Das vom BMZ, dem Bundesministerium für wirtschaftliche Zusammenarbeit und Entwicklungshilfe, finanzierte Kooperationsnetzwerk Connective Cities, bei dem der Deutsche Städtetag, Engagement Global und die Gesellschaft für internationale Zusammenarbeit kooperieren, hat den ersten internationalen Expertenaustausch mit Vertreterinnen und Vertretern der Stadt Leipzig durchgeführt. Ziel von Connective Cities ist es, Stadtexperten weltweit im Rahmen von Dialogveranstaltungen und bilateralen Workshops zu vernetzen.

Stadtexperten aus Lwiw und Leipzig trafen sich im Rahmen eines Expertenaustauschs mit Vertreterinnen und Vertretern der Stadtverwaltung von Dar es Salaam in Tansania, um bei Workshops und Projektbesichtigungen Erfahrungen zu den Themen Revolvierende Finanzierungssysteme und Kleinkredite auszutauschen.

[Zeilen aus einem Datensatz zum räumlichen Denken]
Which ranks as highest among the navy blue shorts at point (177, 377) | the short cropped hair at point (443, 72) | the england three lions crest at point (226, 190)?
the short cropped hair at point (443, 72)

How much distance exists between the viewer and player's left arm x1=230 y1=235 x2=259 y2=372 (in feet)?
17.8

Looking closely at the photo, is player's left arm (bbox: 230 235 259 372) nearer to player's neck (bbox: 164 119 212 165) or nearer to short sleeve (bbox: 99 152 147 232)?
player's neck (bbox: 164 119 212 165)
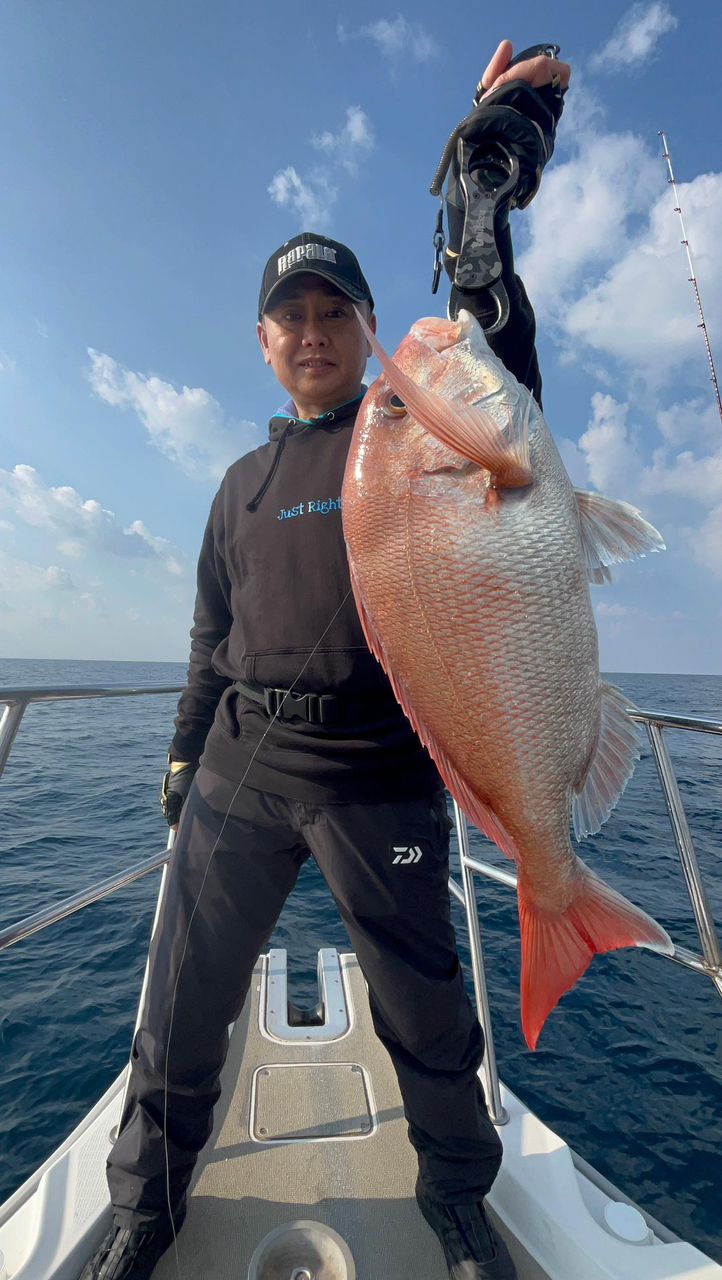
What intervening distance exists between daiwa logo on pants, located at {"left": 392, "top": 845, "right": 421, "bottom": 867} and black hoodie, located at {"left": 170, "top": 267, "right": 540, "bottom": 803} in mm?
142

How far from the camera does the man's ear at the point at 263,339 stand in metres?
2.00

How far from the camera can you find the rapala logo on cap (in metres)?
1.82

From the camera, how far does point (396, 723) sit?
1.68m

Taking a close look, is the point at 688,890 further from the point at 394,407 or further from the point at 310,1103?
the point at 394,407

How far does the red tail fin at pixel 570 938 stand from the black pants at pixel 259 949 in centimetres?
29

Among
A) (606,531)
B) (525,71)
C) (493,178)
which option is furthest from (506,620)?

Aufgaben |
• a. Gib aus dem Text über Connective Cities den Abschnitt von „Das vom BMZ, dem“ bis „und Kleinkredite auszutauschen.“ wörtlich wieder.
• b. Schreibe den Text über Connective Cities im Anschluss an seinen letzten Satz weiter.
Das Material steht in keinem Zusammenhang mit dem Text über Connective Cities.

Lösungen |
• a.
Das vom BMZ, dem Bundesministerium für wirtschaftliche Zusammenarbeit und Entwicklungshilfe, finanzierte Kooperationsnetzwerk Connective Cities, bei dem der Deutsche Städtetag, Engagement Global und die Gesellschaft für internationale Zusammenarbeit kooperieren, hat den ersten internationalen Expertenaustausch mit Vertreterinnen und Vertretern der Stadt Leipzig durchgeführt. Ziel von Connective Cities ist es, Stadtexperten weltweit im Rahmen von Dialogveranstaltungen und bilateralen Workshops zu vernetzen.

Stadtexperten aus Lwiw und Leipzig trafen sich im Rahmen eines Expertenaustauschs mit Vertreterinnen und Vertretern der Stadtverwaltung von Dar es Salaam in Tansania, um bei Workshops und Projektbesichtigungen Erfahrungen zu den Themen Revolvierende Finanzierungssysteme und Kleinkredite auszutauschen.

• b.
In Tansania, wie in vielen anderen Ländern des Südens, sind diese Systeme seit vielen Jahren der Motor für bürgerschaftliche Stadtentwicklungs- und Infrastrukturprojekte.

Für uns als Städtevertreter Leipzigs und Lwiws war es absolut beeindruckend, wie routiniert die revolvierenden Finanzierungssysteme von den Bewohnergruppen in Slumgebieten gemanagt und vernetzt werden. Finanzielle Basis ist die Einlage von Sparbeiträgen durch die Bewohner.

Diese bieten Finanzierungsmöglichkeiten vom Einzelkredit für das Kleinstunternehmen oder das öffentliche Trinkwasserprojekt bis hin zur Ko-Finanzierung von großen Wohnungsbauprojekten, bei städtischen Aufgabenbereichen also, in denen das kommunale Handeln in Ländern wie Tansania weitestgehend versagt.

Mit dem Aufbau und dem Management dieser Systeme und Projekte ist ein wichtiger Lernprozess sowie Kompetenzaufbau auf Seiten der Bewohnergruppen verbunden.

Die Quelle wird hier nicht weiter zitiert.